We would like to stress that this issue is neither our fault nor a security issue with the certificate we are using. Our certificate provider has revoked the certificate because they stated a weak process from their side.
Our team is currently investigating this issue further, and we will provide regular updates. The next update will be provided at the latest by 15:00 CEST.
The Soliton Systems IT Service Management Team _____________________________________________ SOLITON SYSTEMS EUROPE N.V. Barbara Strozzilaan 364 | 1083 HN Amsterdam | Netherlands | P: +31 (0) 20 896 5841NL | www.solitonsystems.com
Posted Jun 29, 2024 - 08:21 CEST
Investigating
Dear Customers and Partners,
We are currently experiencing issues with our MailZen Cloud service. Partners and customers attempting to access the Solion MailZen Cloud Portal getting the browser information, that our certificate was revoked and with that the access to the MailZen Management portal is not possible. However, devices are functioning properly. Push notifications might also be affected, because we are securing the TLS connection between the Exchange servers and the push server with the same certificate. Exchange Subscriptions cannot be renewed but will remain active until the renewal time has reached.

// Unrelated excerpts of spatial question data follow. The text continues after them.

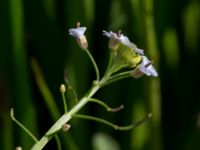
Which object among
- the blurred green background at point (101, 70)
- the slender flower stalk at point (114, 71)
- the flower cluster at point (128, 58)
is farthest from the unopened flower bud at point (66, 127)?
the blurred green background at point (101, 70)

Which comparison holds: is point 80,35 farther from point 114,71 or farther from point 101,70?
point 101,70

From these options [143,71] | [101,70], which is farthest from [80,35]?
[101,70]

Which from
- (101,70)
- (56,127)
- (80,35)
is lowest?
(101,70)

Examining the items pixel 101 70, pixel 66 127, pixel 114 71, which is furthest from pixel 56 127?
pixel 101 70

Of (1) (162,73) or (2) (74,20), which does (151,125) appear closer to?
(1) (162,73)

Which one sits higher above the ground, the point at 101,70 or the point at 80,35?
the point at 80,35

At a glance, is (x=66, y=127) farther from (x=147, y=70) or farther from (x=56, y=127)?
(x=147, y=70)

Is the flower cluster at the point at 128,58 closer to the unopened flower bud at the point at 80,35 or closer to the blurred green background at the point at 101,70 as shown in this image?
the unopened flower bud at the point at 80,35

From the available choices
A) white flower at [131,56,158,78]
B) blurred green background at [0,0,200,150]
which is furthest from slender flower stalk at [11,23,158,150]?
blurred green background at [0,0,200,150]

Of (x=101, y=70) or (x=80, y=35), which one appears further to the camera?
(x=101, y=70)
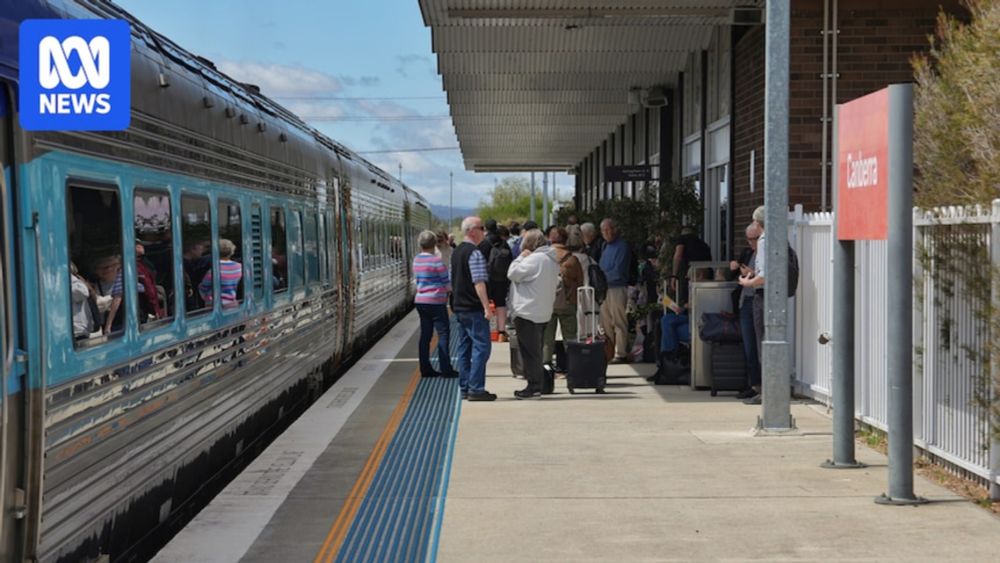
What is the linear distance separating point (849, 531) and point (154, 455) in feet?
11.6

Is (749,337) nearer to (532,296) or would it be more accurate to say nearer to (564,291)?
(532,296)

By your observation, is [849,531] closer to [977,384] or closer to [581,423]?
[977,384]

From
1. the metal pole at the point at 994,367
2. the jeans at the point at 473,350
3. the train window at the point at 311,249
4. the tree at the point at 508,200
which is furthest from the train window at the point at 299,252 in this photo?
the tree at the point at 508,200

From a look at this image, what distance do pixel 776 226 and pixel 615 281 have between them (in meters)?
5.57

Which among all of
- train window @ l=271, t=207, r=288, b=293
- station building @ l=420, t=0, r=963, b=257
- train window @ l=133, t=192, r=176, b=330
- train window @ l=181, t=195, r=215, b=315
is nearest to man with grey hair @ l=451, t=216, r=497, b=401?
train window @ l=271, t=207, r=288, b=293

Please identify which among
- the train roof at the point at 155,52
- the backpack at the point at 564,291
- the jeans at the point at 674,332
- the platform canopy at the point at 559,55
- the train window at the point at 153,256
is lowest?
the jeans at the point at 674,332

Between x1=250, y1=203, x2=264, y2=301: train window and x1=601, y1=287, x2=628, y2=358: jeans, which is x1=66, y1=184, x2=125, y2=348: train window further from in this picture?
x1=601, y1=287, x2=628, y2=358: jeans

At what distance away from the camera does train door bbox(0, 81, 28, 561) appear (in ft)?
16.3

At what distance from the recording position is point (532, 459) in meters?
9.45

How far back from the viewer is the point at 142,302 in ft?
22.7

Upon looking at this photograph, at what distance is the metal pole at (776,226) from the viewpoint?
406 inches

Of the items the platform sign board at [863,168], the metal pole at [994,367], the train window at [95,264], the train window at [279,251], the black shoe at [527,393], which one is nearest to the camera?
the train window at [95,264]

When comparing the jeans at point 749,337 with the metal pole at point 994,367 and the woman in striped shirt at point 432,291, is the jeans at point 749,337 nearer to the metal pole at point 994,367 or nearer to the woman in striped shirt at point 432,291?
the woman in striped shirt at point 432,291

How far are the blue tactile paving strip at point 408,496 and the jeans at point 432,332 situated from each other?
2402 mm
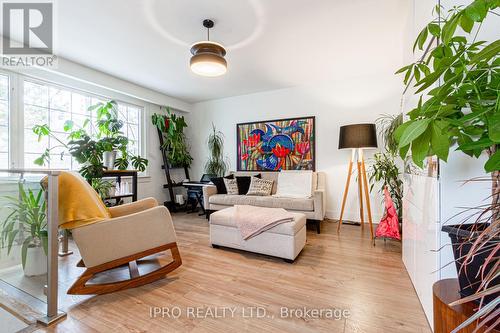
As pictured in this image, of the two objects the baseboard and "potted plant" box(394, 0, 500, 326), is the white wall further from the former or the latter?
"potted plant" box(394, 0, 500, 326)

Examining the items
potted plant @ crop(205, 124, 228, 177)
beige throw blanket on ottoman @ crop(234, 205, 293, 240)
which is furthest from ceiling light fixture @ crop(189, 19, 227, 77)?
potted plant @ crop(205, 124, 228, 177)

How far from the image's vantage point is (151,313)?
1.46m

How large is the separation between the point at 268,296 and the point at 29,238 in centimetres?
200

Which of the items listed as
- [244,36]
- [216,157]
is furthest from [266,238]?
[216,157]

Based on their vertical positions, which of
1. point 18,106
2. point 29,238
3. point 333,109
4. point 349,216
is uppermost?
point 333,109

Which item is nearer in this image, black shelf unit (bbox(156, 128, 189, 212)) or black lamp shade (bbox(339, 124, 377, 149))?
black lamp shade (bbox(339, 124, 377, 149))

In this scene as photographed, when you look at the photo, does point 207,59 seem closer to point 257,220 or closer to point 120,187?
point 257,220

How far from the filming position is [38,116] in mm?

While this situation impacts both our Cloud and on-premise customers (with regard to push notifications only), we want to emphasize that GoDaddy informed us on short notice that they are revoking our certificate due to an issuance mistake from their side.
Our team is currently investigating this issue and we will provide regular updates. The next update will be provided at 08:00am CEST.
The Soliton Systems IT Service Management Team _____________________________________________ SOLITON SYSTEMS EUROPE N.V. Barbara Strozzilaan 364 | 1083 HN Amsterdam | Netherlands | P: +31 (0) 20 896 5841NL | www.solitonsystems.com
Posted Jun 29, 2024 - 00:38 CEST
This incident affected: Soliton MailZen Cloud Service - Europe (MailZen - Management Portal, MailZen - Push Server).